Irish Derby set for Ballydoyle rematch between Benvenuto Cellini and Christmas Day
Benvenuto Cellini and Christmas Day renew their Ballydoyle rivalry at the Curragh, with Ryan Moore and Ronan Whelan’s rides hinting at the yard’s pecking order.

Eight runners were declared for the Irish Derby at the Curragh, setting up a 1 1/2-mile rematch between Ballydoyle stablemates Benvenuto Cellini and Christmas Day on Saturday, June 28. Ryan Moore stayed with Benvenuto Cellini, while Ronan Whelan kept the mount on Christmas Day, a split that underlined how Aidan O’Brien has framed the race inside his own yard as much as against the opposition.
The pairing carries the weight of their last meeting. Christmas Day arrived off a 2 3/4-length win in the Epsom Derby and has won four of his last five starts, with his third in the Group 2 Dante Stakes at York in May showing he was already close to the top of the Classic tree. Benvenuto Cellini, meanwhile, went to Epsom as the 3-1 favorite but finished 10th of 14 before being declared a non-runner after stewards found his near hind leg had caught on the shelf in the starting stall when the gates opened.

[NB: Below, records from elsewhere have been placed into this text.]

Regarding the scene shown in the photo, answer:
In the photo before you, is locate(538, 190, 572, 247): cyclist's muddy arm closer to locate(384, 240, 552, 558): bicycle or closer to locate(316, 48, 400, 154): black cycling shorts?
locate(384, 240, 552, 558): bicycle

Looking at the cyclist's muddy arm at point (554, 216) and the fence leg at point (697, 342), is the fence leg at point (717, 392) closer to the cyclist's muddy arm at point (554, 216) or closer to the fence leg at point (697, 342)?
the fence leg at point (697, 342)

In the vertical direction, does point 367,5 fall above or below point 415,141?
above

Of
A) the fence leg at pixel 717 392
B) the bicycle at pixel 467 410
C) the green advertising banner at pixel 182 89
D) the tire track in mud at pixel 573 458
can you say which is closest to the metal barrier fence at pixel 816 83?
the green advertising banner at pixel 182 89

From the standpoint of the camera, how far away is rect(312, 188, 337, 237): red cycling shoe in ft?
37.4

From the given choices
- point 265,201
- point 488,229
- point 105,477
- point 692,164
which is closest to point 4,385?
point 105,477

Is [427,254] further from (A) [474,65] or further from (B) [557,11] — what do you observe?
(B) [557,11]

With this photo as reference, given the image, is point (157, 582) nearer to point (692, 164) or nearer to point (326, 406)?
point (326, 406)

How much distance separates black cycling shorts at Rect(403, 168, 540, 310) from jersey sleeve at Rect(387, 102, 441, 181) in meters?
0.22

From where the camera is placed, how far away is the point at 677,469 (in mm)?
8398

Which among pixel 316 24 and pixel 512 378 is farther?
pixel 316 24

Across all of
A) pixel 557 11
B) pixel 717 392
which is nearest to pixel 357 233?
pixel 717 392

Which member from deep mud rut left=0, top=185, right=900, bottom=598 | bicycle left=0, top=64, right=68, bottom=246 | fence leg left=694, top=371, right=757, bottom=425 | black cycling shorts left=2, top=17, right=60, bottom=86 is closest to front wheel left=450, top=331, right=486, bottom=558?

That episode still mattered on the betting side. Bets on Benvenuto Cellini were refunded, and winning bets on Christmas Day carried a Rule 4 deduction of 25p in the pound. Now the colt who lost his Derby chance on a technicality gets a direct shot at reversing the script, with the Curragh asking whether his Chester Vase win on May 6 was the start of a Classic climb or merely a footnote to a ruined Epsom afternoon.
O’Brien sent a deep bench after the race. Pierre Bonnard and Action, both Epsom runners, stood their ground, while Joseph O’Brien’s James J Braddock, third at Epsom beaten 5 1/4 lengths, and Donnacha O’Brien’s Shaihaan joined the line-up. Owen Burrows’ unbeaten Raaheeb, who won the Classic Trial at Sandown by 3 1/4 lengths and is a full brother to Baaeed and Hukum, also remained in. Richard Hannon’s Bunyola Bay completed the eight after landing the Irish Stallion Farms EBF Gowran Classic at Gowran Park in early June.
The broader stakes sit squarely with Aidan O’Brien, who was chasing a record-extending 18th Irish Derby and a fourth straight win in the race. After Lambourn completed the Epsom-Irish Derby double in 2025, beating stablemate Serious Contender by three-quarters of a length, Ballydoyle again reached the Curragh with the division’s biggest question inside its own ranks: whether Christmas Day could confirm Epsom, or whether Benvenuto Cellini would turn a troubled Derby into the season’s more lasting Classic form line.